But seriously, very nice post. Sometimes I wonder if all we do as we move through this world is pick up obsessions, get taken over by them, then drop them as we figure out their emptiness, only to move on to othesr that we falsely believe will fulfill us. Or perhaps the objects of our obsessions (books, music, etc.) inhabit us and move from creature to creature like viruses. Thus, maybe “Frankenstein” inhabited, used and then discarded your Irish correspondent as it eternally seeks its ideal reader. It may sound gloomier than I mean it to be. Through our mutual obsessions we are afforded connections to other obsessives, along with the past and the future.
post-the-poem! post-the-poem!
Great post, Bryan! I wonder if my teenage poetry notebook still exists. Horrors.
Did anyone else notice the facial similarities between Morrisey and Frankenstein? My god, look at that brow!
My mother used to snoop around my bedside table and occasionally came across my teenage poetry. She was understandably alarmed at “Anger and Rage in the Year 2000,” written not long before my parents’ divorce in 1981. She showed it to friends, consulting them on my psychological state. (2000 of course seemed far in the future, but in the end slipped by so fast and apathetically.)
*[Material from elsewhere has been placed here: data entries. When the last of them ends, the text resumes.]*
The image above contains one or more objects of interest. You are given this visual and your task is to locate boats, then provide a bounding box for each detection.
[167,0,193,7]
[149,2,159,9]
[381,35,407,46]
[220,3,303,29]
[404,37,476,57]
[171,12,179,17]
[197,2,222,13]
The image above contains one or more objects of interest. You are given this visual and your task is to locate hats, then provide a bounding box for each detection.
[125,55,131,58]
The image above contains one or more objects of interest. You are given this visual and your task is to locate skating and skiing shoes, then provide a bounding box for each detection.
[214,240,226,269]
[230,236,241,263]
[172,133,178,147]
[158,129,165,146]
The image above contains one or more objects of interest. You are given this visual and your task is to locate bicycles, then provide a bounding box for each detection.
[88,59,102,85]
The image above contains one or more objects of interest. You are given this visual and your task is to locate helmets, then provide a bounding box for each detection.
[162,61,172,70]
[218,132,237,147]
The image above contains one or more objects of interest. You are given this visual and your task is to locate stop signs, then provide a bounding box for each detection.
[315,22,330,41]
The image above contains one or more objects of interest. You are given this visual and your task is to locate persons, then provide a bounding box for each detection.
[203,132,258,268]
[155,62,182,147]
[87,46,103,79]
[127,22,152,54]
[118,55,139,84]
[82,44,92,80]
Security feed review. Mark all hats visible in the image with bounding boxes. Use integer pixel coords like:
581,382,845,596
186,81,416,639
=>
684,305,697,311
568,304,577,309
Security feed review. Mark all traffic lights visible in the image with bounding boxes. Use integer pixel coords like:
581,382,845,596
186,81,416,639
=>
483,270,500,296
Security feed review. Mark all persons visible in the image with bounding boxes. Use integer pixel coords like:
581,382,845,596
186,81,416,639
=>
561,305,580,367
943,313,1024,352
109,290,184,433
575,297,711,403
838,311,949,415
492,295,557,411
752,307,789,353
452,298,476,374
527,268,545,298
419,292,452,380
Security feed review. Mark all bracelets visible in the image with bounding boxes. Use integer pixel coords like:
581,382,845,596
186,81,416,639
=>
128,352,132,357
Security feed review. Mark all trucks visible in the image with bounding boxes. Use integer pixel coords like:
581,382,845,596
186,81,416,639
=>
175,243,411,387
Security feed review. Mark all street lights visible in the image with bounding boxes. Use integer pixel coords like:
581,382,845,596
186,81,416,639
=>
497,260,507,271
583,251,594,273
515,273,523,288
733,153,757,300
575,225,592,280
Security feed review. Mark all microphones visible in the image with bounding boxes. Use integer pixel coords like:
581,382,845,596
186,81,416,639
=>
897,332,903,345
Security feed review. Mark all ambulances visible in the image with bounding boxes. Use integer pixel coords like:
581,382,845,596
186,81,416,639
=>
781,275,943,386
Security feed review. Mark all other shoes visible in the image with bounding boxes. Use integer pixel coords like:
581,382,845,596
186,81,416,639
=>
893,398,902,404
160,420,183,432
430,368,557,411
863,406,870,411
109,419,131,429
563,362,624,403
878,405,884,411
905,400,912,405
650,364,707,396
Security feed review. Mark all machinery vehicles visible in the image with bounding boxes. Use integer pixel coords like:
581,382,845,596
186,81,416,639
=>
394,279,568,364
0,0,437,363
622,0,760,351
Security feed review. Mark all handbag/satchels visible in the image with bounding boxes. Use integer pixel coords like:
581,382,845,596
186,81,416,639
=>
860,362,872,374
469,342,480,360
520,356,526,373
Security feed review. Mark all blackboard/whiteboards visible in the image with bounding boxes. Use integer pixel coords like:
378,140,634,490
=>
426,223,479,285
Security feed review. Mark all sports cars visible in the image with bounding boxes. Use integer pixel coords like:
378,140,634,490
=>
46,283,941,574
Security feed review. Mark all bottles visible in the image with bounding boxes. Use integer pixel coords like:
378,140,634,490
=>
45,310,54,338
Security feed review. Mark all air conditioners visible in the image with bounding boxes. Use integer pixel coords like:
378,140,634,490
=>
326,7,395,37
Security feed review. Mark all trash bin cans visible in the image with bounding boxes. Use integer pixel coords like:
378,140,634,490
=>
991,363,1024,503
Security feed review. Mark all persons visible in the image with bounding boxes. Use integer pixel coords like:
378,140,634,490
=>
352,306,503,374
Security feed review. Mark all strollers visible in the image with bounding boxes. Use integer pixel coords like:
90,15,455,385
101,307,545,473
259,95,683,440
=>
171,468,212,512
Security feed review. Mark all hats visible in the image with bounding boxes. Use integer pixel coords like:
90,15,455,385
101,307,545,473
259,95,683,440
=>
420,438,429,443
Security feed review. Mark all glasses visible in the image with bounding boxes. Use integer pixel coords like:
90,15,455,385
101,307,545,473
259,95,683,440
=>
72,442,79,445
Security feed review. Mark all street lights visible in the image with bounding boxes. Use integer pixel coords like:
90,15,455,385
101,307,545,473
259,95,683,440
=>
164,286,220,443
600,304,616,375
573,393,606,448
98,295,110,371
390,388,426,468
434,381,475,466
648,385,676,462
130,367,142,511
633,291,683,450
One night, I pretended to be asleep to avoid any interaction when she came in and picked up my latest notes. She read that I felt so lonely, so lonely, so lonely, and called in my Dad to discuss the situation in worried tones. I had in fact been transcribing the words to The Police’s classic “So Lonely,” but it was too late to admit I’d been faking sleep to intervene.
All of this is to say: PUBLISH THE POEM, PLEASE. I’m not reading enough teen poetry these days.
I was reading the 5th Harry Potter book when I discovered the secret to my universe–I was eternally stuck as a 15 year old boy! It was the answer to so many psychic riddles in my personallity. Age and gender be damned–it was all there, the whining, the angst, the misguided bravery. That is what I love most about literature–safe and lucid reflections of what we most fear and hide away.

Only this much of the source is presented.